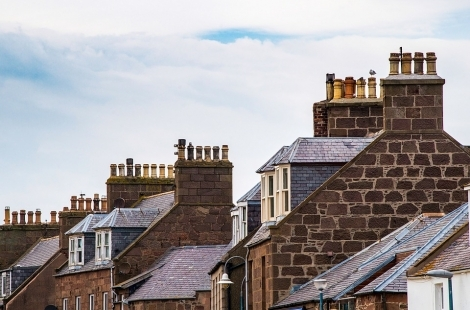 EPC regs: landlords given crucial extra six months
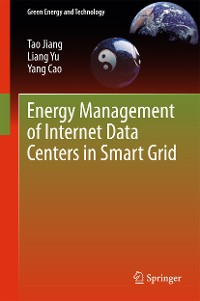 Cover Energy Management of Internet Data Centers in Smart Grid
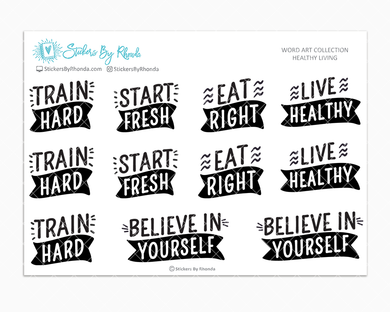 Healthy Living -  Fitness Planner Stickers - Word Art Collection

+++

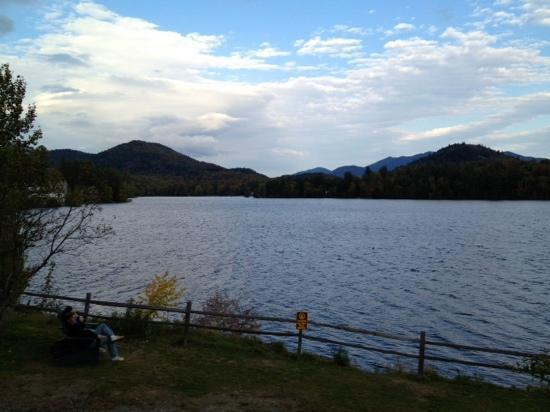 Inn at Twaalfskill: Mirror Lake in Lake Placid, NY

+++

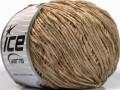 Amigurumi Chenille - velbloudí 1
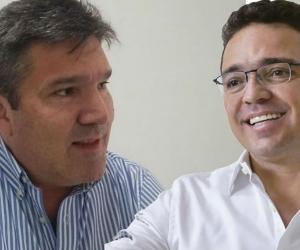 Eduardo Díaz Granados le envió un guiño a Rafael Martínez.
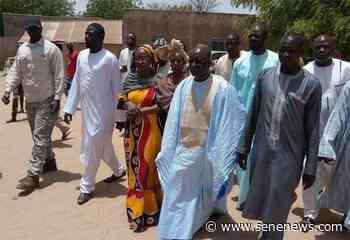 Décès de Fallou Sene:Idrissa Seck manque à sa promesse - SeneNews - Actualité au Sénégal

+++

| Goal of the exercise |
Excluding any pictures, print exactly the lines of the listing above from the line with "EPC regs: landlords" to the line with "Word Art Collection", both ends included.

| Task response |
 EPC regs: landlords given crucial extra six months
 Cover Energy Management of Internet Data Centers in Smart Grid
 Healthy Living -  Fitness Planner Stickers - Word Art Collection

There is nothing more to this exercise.